Yelken Camiasına Katkı
İşinden ve hayatın yoğunluğundan fırsat buldukça yelken yarışlarına da katılıyormuş Marlyn Pardo. Kendisi katılamasa da deniz sevdalılarına sponsor olmayı da ihmal etmiyorlar şirket olarak. Bir seneyi aşkın süredir Runner isimli yarış teknesinin sponsor olduklarını belirten Pardo, “Bu bizim için çok değerli bir deneyim; ismimizin denizlerin üzerinde yer alması bize büyük bir gurur veriyor. Ayrıca yelken sporuna, bu sporun bilinirliğine ve eğitime katkı sağlamak da bizim için önemli bir motivasyon. Sponsorluk, markamızın bilinirliğini artırarak, Gino Yachting adını yelken camiasında daha görünür kılıyor. Şirketimizdeki ekibimiz de sezonun yoğun olmadığı dönemlerde yarışlara katılarak bu atmosferi deneyimliyor. Bu yarışlar, ekip çalışmasını güçlendirmek açısından oldukça faydalı oluyor; iş arkadaşlarımız arasında güçlü bir bağ oluşturuyor ve yelken sporundaki, tekne üzerine olan bilgi ve tecrübelerini artırıyor. Başarıyla yarışmaya devam etmeyi ve yelken camiasına katkı sunmayı umuyoruz” dedi.

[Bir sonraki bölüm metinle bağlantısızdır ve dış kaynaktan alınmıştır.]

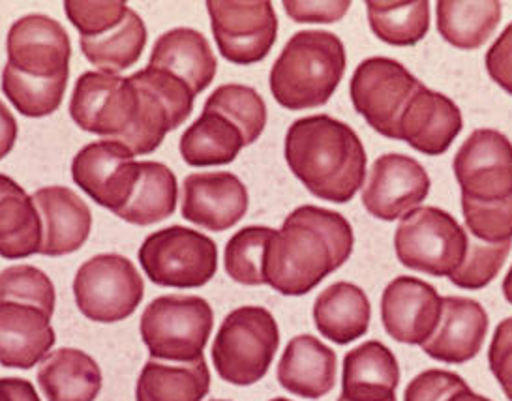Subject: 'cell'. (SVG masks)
Here are the masks:
<instances>
[{
	"label": "cell",
	"mask_w": 512,
	"mask_h": 401,
	"mask_svg": "<svg viewBox=\"0 0 512 401\" xmlns=\"http://www.w3.org/2000/svg\"><path fill=\"white\" fill-rule=\"evenodd\" d=\"M484 64L492 81L512 96V23L488 49Z\"/></svg>",
	"instance_id": "obj_43"
},
{
	"label": "cell",
	"mask_w": 512,
	"mask_h": 401,
	"mask_svg": "<svg viewBox=\"0 0 512 401\" xmlns=\"http://www.w3.org/2000/svg\"><path fill=\"white\" fill-rule=\"evenodd\" d=\"M338 401H347L346 398H342V396H340V400ZM389 401H396V398H392V400H389Z\"/></svg>",
	"instance_id": "obj_50"
},
{
	"label": "cell",
	"mask_w": 512,
	"mask_h": 401,
	"mask_svg": "<svg viewBox=\"0 0 512 401\" xmlns=\"http://www.w3.org/2000/svg\"><path fill=\"white\" fill-rule=\"evenodd\" d=\"M445 401H492L488 398H484L481 394H475L471 388L467 387L464 390H458L456 394H452L449 400Z\"/></svg>",
	"instance_id": "obj_47"
},
{
	"label": "cell",
	"mask_w": 512,
	"mask_h": 401,
	"mask_svg": "<svg viewBox=\"0 0 512 401\" xmlns=\"http://www.w3.org/2000/svg\"><path fill=\"white\" fill-rule=\"evenodd\" d=\"M68 81H40L4 66L2 92L23 117L42 119L53 115L61 107Z\"/></svg>",
	"instance_id": "obj_36"
},
{
	"label": "cell",
	"mask_w": 512,
	"mask_h": 401,
	"mask_svg": "<svg viewBox=\"0 0 512 401\" xmlns=\"http://www.w3.org/2000/svg\"><path fill=\"white\" fill-rule=\"evenodd\" d=\"M271 401H291V400H286V398H274V400H271Z\"/></svg>",
	"instance_id": "obj_49"
},
{
	"label": "cell",
	"mask_w": 512,
	"mask_h": 401,
	"mask_svg": "<svg viewBox=\"0 0 512 401\" xmlns=\"http://www.w3.org/2000/svg\"><path fill=\"white\" fill-rule=\"evenodd\" d=\"M147 40L149 32L141 15L128 8L119 27L96 38H79V45L85 59L98 68V72L119 75L141 59Z\"/></svg>",
	"instance_id": "obj_30"
},
{
	"label": "cell",
	"mask_w": 512,
	"mask_h": 401,
	"mask_svg": "<svg viewBox=\"0 0 512 401\" xmlns=\"http://www.w3.org/2000/svg\"><path fill=\"white\" fill-rule=\"evenodd\" d=\"M51 317L36 306L0 302V366L31 370L55 345Z\"/></svg>",
	"instance_id": "obj_21"
},
{
	"label": "cell",
	"mask_w": 512,
	"mask_h": 401,
	"mask_svg": "<svg viewBox=\"0 0 512 401\" xmlns=\"http://www.w3.org/2000/svg\"><path fill=\"white\" fill-rule=\"evenodd\" d=\"M464 388L466 381L456 373L426 370L407 385L404 401H445Z\"/></svg>",
	"instance_id": "obj_41"
},
{
	"label": "cell",
	"mask_w": 512,
	"mask_h": 401,
	"mask_svg": "<svg viewBox=\"0 0 512 401\" xmlns=\"http://www.w3.org/2000/svg\"><path fill=\"white\" fill-rule=\"evenodd\" d=\"M286 162L306 190L344 205L366 179V150L357 132L329 115L295 120L286 134Z\"/></svg>",
	"instance_id": "obj_2"
},
{
	"label": "cell",
	"mask_w": 512,
	"mask_h": 401,
	"mask_svg": "<svg viewBox=\"0 0 512 401\" xmlns=\"http://www.w3.org/2000/svg\"><path fill=\"white\" fill-rule=\"evenodd\" d=\"M149 66L177 75L197 96L211 87L218 60L209 40L199 30L179 27L167 30L156 40Z\"/></svg>",
	"instance_id": "obj_23"
},
{
	"label": "cell",
	"mask_w": 512,
	"mask_h": 401,
	"mask_svg": "<svg viewBox=\"0 0 512 401\" xmlns=\"http://www.w3.org/2000/svg\"><path fill=\"white\" fill-rule=\"evenodd\" d=\"M241 130L224 115L203 109L201 117L182 134V160L192 167H216L237 160L244 149Z\"/></svg>",
	"instance_id": "obj_29"
},
{
	"label": "cell",
	"mask_w": 512,
	"mask_h": 401,
	"mask_svg": "<svg viewBox=\"0 0 512 401\" xmlns=\"http://www.w3.org/2000/svg\"><path fill=\"white\" fill-rule=\"evenodd\" d=\"M422 83L398 60H362L349 83L357 113L377 134L400 141V119L407 102Z\"/></svg>",
	"instance_id": "obj_9"
},
{
	"label": "cell",
	"mask_w": 512,
	"mask_h": 401,
	"mask_svg": "<svg viewBox=\"0 0 512 401\" xmlns=\"http://www.w3.org/2000/svg\"><path fill=\"white\" fill-rule=\"evenodd\" d=\"M511 248L512 240L501 244H486L477 238L467 240L466 257L462 265L449 276V280L456 287L467 291L484 289L488 283L496 280L499 270L505 265L511 253Z\"/></svg>",
	"instance_id": "obj_38"
},
{
	"label": "cell",
	"mask_w": 512,
	"mask_h": 401,
	"mask_svg": "<svg viewBox=\"0 0 512 401\" xmlns=\"http://www.w3.org/2000/svg\"><path fill=\"white\" fill-rule=\"evenodd\" d=\"M346 47L327 30H301L272 64L271 92L289 111L327 104L346 74Z\"/></svg>",
	"instance_id": "obj_3"
},
{
	"label": "cell",
	"mask_w": 512,
	"mask_h": 401,
	"mask_svg": "<svg viewBox=\"0 0 512 401\" xmlns=\"http://www.w3.org/2000/svg\"><path fill=\"white\" fill-rule=\"evenodd\" d=\"M400 383V366L381 342L362 343L344 358L342 398L347 401H389Z\"/></svg>",
	"instance_id": "obj_24"
},
{
	"label": "cell",
	"mask_w": 512,
	"mask_h": 401,
	"mask_svg": "<svg viewBox=\"0 0 512 401\" xmlns=\"http://www.w3.org/2000/svg\"><path fill=\"white\" fill-rule=\"evenodd\" d=\"M141 96L130 77L85 72L70 100V117L83 132L122 143L132 134Z\"/></svg>",
	"instance_id": "obj_10"
},
{
	"label": "cell",
	"mask_w": 512,
	"mask_h": 401,
	"mask_svg": "<svg viewBox=\"0 0 512 401\" xmlns=\"http://www.w3.org/2000/svg\"><path fill=\"white\" fill-rule=\"evenodd\" d=\"M274 229L263 225H250L237 231L227 242L224 267L227 276L241 285H267L265 283V253L274 237Z\"/></svg>",
	"instance_id": "obj_35"
},
{
	"label": "cell",
	"mask_w": 512,
	"mask_h": 401,
	"mask_svg": "<svg viewBox=\"0 0 512 401\" xmlns=\"http://www.w3.org/2000/svg\"><path fill=\"white\" fill-rule=\"evenodd\" d=\"M6 55L8 68L31 79L68 81L70 77V36L49 15L29 14L17 19L8 30Z\"/></svg>",
	"instance_id": "obj_13"
},
{
	"label": "cell",
	"mask_w": 512,
	"mask_h": 401,
	"mask_svg": "<svg viewBox=\"0 0 512 401\" xmlns=\"http://www.w3.org/2000/svg\"><path fill=\"white\" fill-rule=\"evenodd\" d=\"M437 30L456 49H479L496 32L503 15L501 2H456L439 0L436 6Z\"/></svg>",
	"instance_id": "obj_31"
},
{
	"label": "cell",
	"mask_w": 512,
	"mask_h": 401,
	"mask_svg": "<svg viewBox=\"0 0 512 401\" xmlns=\"http://www.w3.org/2000/svg\"><path fill=\"white\" fill-rule=\"evenodd\" d=\"M214 312L205 298L166 295L152 300L141 315V338L154 360L186 364L203 358Z\"/></svg>",
	"instance_id": "obj_5"
},
{
	"label": "cell",
	"mask_w": 512,
	"mask_h": 401,
	"mask_svg": "<svg viewBox=\"0 0 512 401\" xmlns=\"http://www.w3.org/2000/svg\"><path fill=\"white\" fill-rule=\"evenodd\" d=\"M212 36L224 59L250 66L267 59L278 36V17L272 2L209 0Z\"/></svg>",
	"instance_id": "obj_11"
},
{
	"label": "cell",
	"mask_w": 512,
	"mask_h": 401,
	"mask_svg": "<svg viewBox=\"0 0 512 401\" xmlns=\"http://www.w3.org/2000/svg\"><path fill=\"white\" fill-rule=\"evenodd\" d=\"M336 353L316 336L302 334L287 343L278 362V383L287 392L319 400L336 385Z\"/></svg>",
	"instance_id": "obj_22"
},
{
	"label": "cell",
	"mask_w": 512,
	"mask_h": 401,
	"mask_svg": "<svg viewBox=\"0 0 512 401\" xmlns=\"http://www.w3.org/2000/svg\"><path fill=\"white\" fill-rule=\"evenodd\" d=\"M280 328L267 308L242 306L227 315L212 343V364L231 385L250 387L271 368Z\"/></svg>",
	"instance_id": "obj_4"
},
{
	"label": "cell",
	"mask_w": 512,
	"mask_h": 401,
	"mask_svg": "<svg viewBox=\"0 0 512 401\" xmlns=\"http://www.w3.org/2000/svg\"><path fill=\"white\" fill-rule=\"evenodd\" d=\"M42 218L32 195L0 173V257L27 259L42 248Z\"/></svg>",
	"instance_id": "obj_27"
},
{
	"label": "cell",
	"mask_w": 512,
	"mask_h": 401,
	"mask_svg": "<svg viewBox=\"0 0 512 401\" xmlns=\"http://www.w3.org/2000/svg\"><path fill=\"white\" fill-rule=\"evenodd\" d=\"M430 186V177L417 160L389 152L372 165L362 190V205L377 220L394 222L419 208Z\"/></svg>",
	"instance_id": "obj_15"
},
{
	"label": "cell",
	"mask_w": 512,
	"mask_h": 401,
	"mask_svg": "<svg viewBox=\"0 0 512 401\" xmlns=\"http://www.w3.org/2000/svg\"><path fill=\"white\" fill-rule=\"evenodd\" d=\"M466 227L473 238L486 244L512 240V195L505 201L479 203L462 197Z\"/></svg>",
	"instance_id": "obj_39"
},
{
	"label": "cell",
	"mask_w": 512,
	"mask_h": 401,
	"mask_svg": "<svg viewBox=\"0 0 512 401\" xmlns=\"http://www.w3.org/2000/svg\"><path fill=\"white\" fill-rule=\"evenodd\" d=\"M443 298L434 285L411 276L392 280L381 297V321L396 342L422 345L436 332Z\"/></svg>",
	"instance_id": "obj_17"
},
{
	"label": "cell",
	"mask_w": 512,
	"mask_h": 401,
	"mask_svg": "<svg viewBox=\"0 0 512 401\" xmlns=\"http://www.w3.org/2000/svg\"><path fill=\"white\" fill-rule=\"evenodd\" d=\"M0 302L29 304L53 317L57 293L44 270L32 265H16L0 272Z\"/></svg>",
	"instance_id": "obj_37"
},
{
	"label": "cell",
	"mask_w": 512,
	"mask_h": 401,
	"mask_svg": "<svg viewBox=\"0 0 512 401\" xmlns=\"http://www.w3.org/2000/svg\"><path fill=\"white\" fill-rule=\"evenodd\" d=\"M452 169L466 199L496 203L512 195V143L497 130L481 128L469 135Z\"/></svg>",
	"instance_id": "obj_14"
},
{
	"label": "cell",
	"mask_w": 512,
	"mask_h": 401,
	"mask_svg": "<svg viewBox=\"0 0 512 401\" xmlns=\"http://www.w3.org/2000/svg\"><path fill=\"white\" fill-rule=\"evenodd\" d=\"M211 401H229V400H211Z\"/></svg>",
	"instance_id": "obj_51"
},
{
	"label": "cell",
	"mask_w": 512,
	"mask_h": 401,
	"mask_svg": "<svg viewBox=\"0 0 512 401\" xmlns=\"http://www.w3.org/2000/svg\"><path fill=\"white\" fill-rule=\"evenodd\" d=\"M36 379L47 401H94L104 385L96 360L72 347L47 355Z\"/></svg>",
	"instance_id": "obj_25"
},
{
	"label": "cell",
	"mask_w": 512,
	"mask_h": 401,
	"mask_svg": "<svg viewBox=\"0 0 512 401\" xmlns=\"http://www.w3.org/2000/svg\"><path fill=\"white\" fill-rule=\"evenodd\" d=\"M134 158V152L119 141H94L72 160V179L94 203L117 216L132 199L141 177V162Z\"/></svg>",
	"instance_id": "obj_12"
},
{
	"label": "cell",
	"mask_w": 512,
	"mask_h": 401,
	"mask_svg": "<svg viewBox=\"0 0 512 401\" xmlns=\"http://www.w3.org/2000/svg\"><path fill=\"white\" fill-rule=\"evenodd\" d=\"M467 240L466 229L449 212L419 207L398 223L394 250L404 267L449 278L466 257Z\"/></svg>",
	"instance_id": "obj_6"
},
{
	"label": "cell",
	"mask_w": 512,
	"mask_h": 401,
	"mask_svg": "<svg viewBox=\"0 0 512 401\" xmlns=\"http://www.w3.org/2000/svg\"><path fill=\"white\" fill-rule=\"evenodd\" d=\"M370 29L385 44L411 47L430 30V2H385L368 0Z\"/></svg>",
	"instance_id": "obj_33"
},
{
	"label": "cell",
	"mask_w": 512,
	"mask_h": 401,
	"mask_svg": "<svg viewBox=\"0 0 512 401\" xmlns=\"http://www.w3.org/2000/svg\"><path fill=\"white\" fill-rule=\"evenodd\" d=\"M205 109L231 120L244 137V145H254L267 126V105L261 94L248 85L227 83L212 92Z\"/></svg>",
	"instance_id": "obj_34"
},
{
	"label": "cell",
	"mask_w": 512,
	"mask_h": 401,
	"mask_svg": "<svg viewBox=\"0 0 512 401\" xmlns=\"http://www.w3.org/2000/svg\"><path fill=\"white\" fill-rule=\"evenodd\" d=\"M248 190L229 171L192 173L182 182L181 214L186 222L207 231H227L248 212Z\"/></svg>",
	"instance_id": "obj_16"
},
{
	"label": "cell",
	"mask_w": 512,
	"mask_h": 401,
	"mask_svg": "<svg viewBox=\"0 0 512 401\" xmlns=\"http://www.w3.org/2000/svg\"><path fill=\"white\" fill-rule=\"evenodd\" d=\"M462 128L460 107L449 96L421 85L402 113L400 141L426 156H441L451 149Z\"/></svg>",
	"instance_id": "obj_18"
},
{
	"label": "cell",
	"mask_w": 512,
	"mask_h": 401,
	"mask_svg": "<svg viewBox=\"0 0 512 401\" xmlns=\"http://www.w3.org/2000/svg\"><path fill=\"white\" fill-rule=\"evenodd\" d=\"M128 8L126 2H64V14L79 30L81 38H96L119 27Z\"/></svg>",
	"instance_id": "obj_40"
},
{
	"label": "cell",
	"mask_w": 512,
	"mask_h": 401,
	"mask_svg": "<svg viewBox=\"0 0 512 401\" xmlns=\"http://www.w3.org/2000/svg\"><path fill=\"white\" fill-rule=\"evenodd\" d=\"M0 401H42L36 388L27 379L21 377H2L0 379Z\"/></svg>",
	"instance_id": "obj_45"
},
{
	"label": "cell",
	"mask_w": 512,
	"mask_h": 401,
	"mask_svg": "<svg viewBox=\"0 0 512 401\" xmlns=\"http://www.w3.org/2000/svg\"><path fill=\"white\" fill-rule=\"evenodd\" d=\"M286 14L295 23H336L349 12L351 2H282Z\"/></svg>",
	"instance_id": "obj_44"
},
{
	"label": "cell",
	"mask_w": 512,
	"mask_h": 401,
	"mask_svg": "<svg viewBox=\"0 0 512 401\" xmlns=\"http://www.w3.org/2000/svg\"><path fill=\"white\" fill-rule=\"evenodd\" d=\"M177 199L175 173L160 162H141V177L134 195L117 216L126 223L147 227L171 218L177 210Z\"/></svg>",
	"instance_id": "obj_32"
},
{
	"label": "cell",
	"mask_w": 512,
	"mask_h": 401,
	"mask_svg": "<svg viewBox=\"0 0 512 401\" xmlns=\"http://www.w3.org/2000/svg\"><path fill=\"white\" fill-rule=\"evenodd\" d=\"M488 323V313L477 300L445 297L439 325L432 338L422 343V351L445 364H466L481 353Z\"/></svg>",
	"instance_id": "obj_20"
},
{
	"label": "cell",
	"mask_w": 512,
	"mask_h": 401,
	"mask_svg": "<svg viewBox=\"0 0 512 401\" xmlns=\"http://www.w3.org/2000/svg\"><path fill=\"white\" fill-rule=\"evenodd\" d=\"M17 132L19 130L12 111L0 102V160H4L16 147Z\"/></svg>",
	"instance_id": "obj_46"
},
{
	"label": "cell",
	"mask_w": 512,
	"mask_h": 401,
	"mask_svg": "<svg viewBox=\"0 0 512 401\" xmlns=\"http://www.w3.org/2000/svg\"><path fill=\"white\" fill-rule=\"evenodd\" d=\"M139 263L156 285L197 289L214 278L218 270V248L212 238L196 229L173 225L143 240Z\"/></svg>",
	"instance_id": "obj_7"
},
{
	"label": "cell",
	"mask_w": 512,
	"mask_h": 401,
	"mask_svg": "<svg viewBox=\"0 0 512 401\" xmlns=\"http://www.w3.org/2000/svg\"><path fill=\"white\" fill-rule=\"evenodd\" d=\"M370 319V300L355 283H332L314 302L317 330L336 345H347L362 338L370 328Z\"/></svg>",
	"instance_id": "obj_26"
},
{
	"label": "cell",
	"mask_w": 512,
	"mask_h": 401,
	"mask_svg": "<svg viewBox=\"0 0 512 401\" xmlns=\"http://www.w3.org/2000/svg\"><path fill=\"white\" fill-rule=\"evenodd\" d=\"M353 227L340 212L304 205L295 208L265 253V283L284 297H302L353 253Z\"/></svg>",
	"instance_id": "obj_1"
},
{
	"label": "cell",
	"mask_w": 512,
	"mask_h": 401,
	"mask_svg": "<svg viewBox=\"0 0 512 401\" xmlns=\"http://www.w3.org/2000/svg\"><path fill=\"white\" fill-rule=\"evenodd\" d=\"M211 390L205 358L186 364L149 360L139 373L136 401H203Z\"/></svg>",
	"instance_id": "obj_28"
},
{
	"label": "cell",
	"mask_w": 512,
	"mask_h": 401,
	"mask_svg": "<svg viewBox=\"0 0 512 401\" xmlns=\"http://www.w3.org/2000/svg\"><path fill=\"white\" fill-rule=\"evenodd\" d=\"M145 283L134 263L119 253H100L85 261L74 278L77 308L94 323H119L136 312Z\"/></svg>",
	"instance_id": "obj_8"
},
{
	"label": "cell",
	"mask_w": 512,
	"mask_h": 401,
	"mask_svg": "<svg viewBox=\"0 0 512 401\" xmlns=\"http://www.w3.org/2000/svg\"><path fill=\"white\" fill-rule=\"evenodd\" d=\"M42 218V248L46 257L77 252L91 237L92 214L87 203L66 186H46L32 194Z\"/></svg>",
	"instance_id": "obj_19"
},
{
	"label": "cell",
	"mask_w": 512,
	"mask_h": 401,
	"mask_svg": "<svg viewBox=\"0 0 512 401\" xmlns=\"http://www.w3.org/2000/svg\"><path fill=\"white\" fill-rule=\"evenodd\" d=\"M488 364L499 387L503 388L505 396L512 401V317H507L497 325L488 349Z\"/></svg>",
	"instance_id": "obj_42"
},
{
	"label": "cell",
	"mask_w": 512,
	"mask_h": 401,
	"mask_svg": "<svg viewBox=\"0 0 512 401\" xmlns=\"http://www.w3.org/2000/svg\"><path fill=\"white\" fill-rule=\"evenodd\" d=\"M503 295H505V300L512 304V267L509 272H507V276H505V280H503Z\"/></svg>",
	"instance_id": "obj_48"
}]
</instances>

Dikkat! Denizler Giderek Kirleniyor
Marlyn Pardo, bir deniz insanı olarak son zamanlar yaşanan çevre kirliliğine dikkat çekmeden edemiyor. Deniz kirliliğinin, özellikle plastik atıklar nedeniyle hem dünya genelinde hem de Türkiye’de giderek büyüyen bir çevre sorunu haline geldiğini kaydeden Pardo, sözlerini şöyle tamamlıyor; “Her yıl milyonlarca ton plastik atık denizlere karışıyor ve bu miktarın 2050 yılına kadar dört katına çıkabileceği tahmin ediliyor. Türkiye’de ve özellikle Akdeniz’deki plastik kirliliği alarm verici boyutlara ulaşmış durumda. Bu ciddi sorun karşısında aslında hepimizin yapabileceği küçük ama etkili adımlar mevcut. Koylara gittiğimizde karşılaştığımız plastik ve diğer atıklar, hepimize denizlerin korunması için bireysel önlemler almanın önemini hatırlatıyor. Herkes denizleri kirletmemek adına gerekli özeni gösterdiğinde, içinde yaşayan canlılara ve ekosisteme verilen zarar azalacaktır. Türkiye, üç tarafı denizlerle çevrili ve deniz turizmi açısından zengin bir ülke olarak denizlerini korumak zorunda. Denizlerimizdeki kirlilik yalnızca turizme zarar vermekle kalmıyor, aynı zamanda bu denizlerden elde edilen ürünler aracılığıyla sağlığımızı da etkiliyor. Kendi yaşam kalitemizi korumak ve gelecek nesillere daha temiz denizler bırakmak için denizlerimizi temiz tutma sorumluluğunu hep birlikte üstlenmeliyiz.”